▶ Problem statement:
Render each line of the data below as one item in a numbered list, leaving out blank lines and the pictures.

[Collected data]
——————————

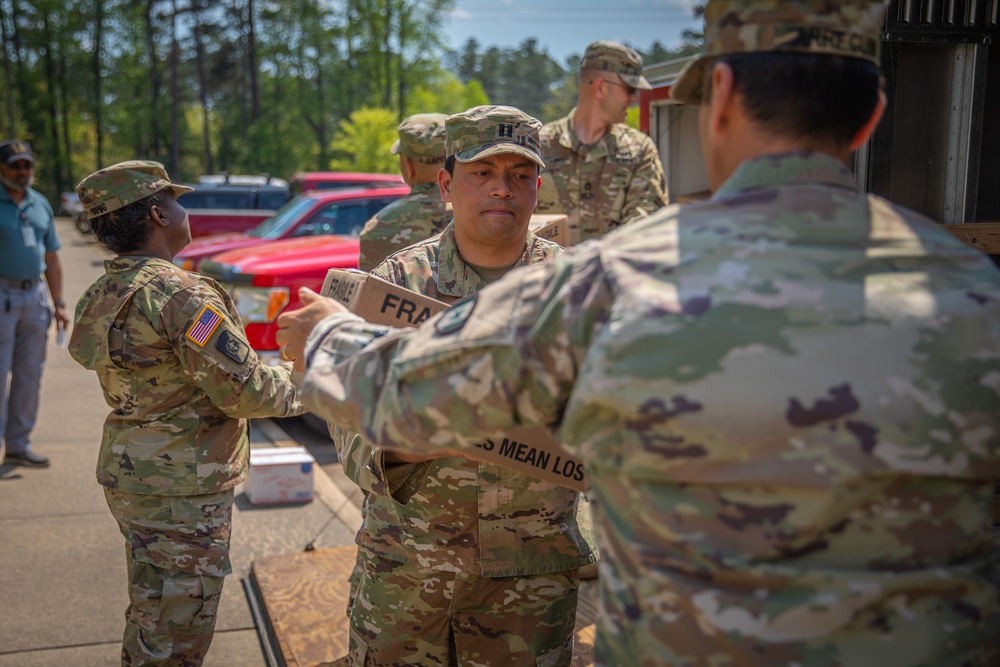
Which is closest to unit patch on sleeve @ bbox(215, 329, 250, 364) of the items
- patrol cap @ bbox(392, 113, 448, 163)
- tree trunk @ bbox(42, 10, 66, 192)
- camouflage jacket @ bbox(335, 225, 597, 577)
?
camouflage jacket @ bbox(335, 225, 597, 577)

——————————

▶ Finished answer:
1. Which is closest to unit patch on sleeve @ bbox(215, 329, 250, 364) of the items
2. - patrol cap @ bbox(392, 113, 448, 163)
3. - tree trunk @ bbox(42, 10, 66, 192)
4. - camouflage jacket @ bbox(335, 225, 597, 577)
5. ?
6. camouflage jacket @ bbox(335, 225, 597, 577)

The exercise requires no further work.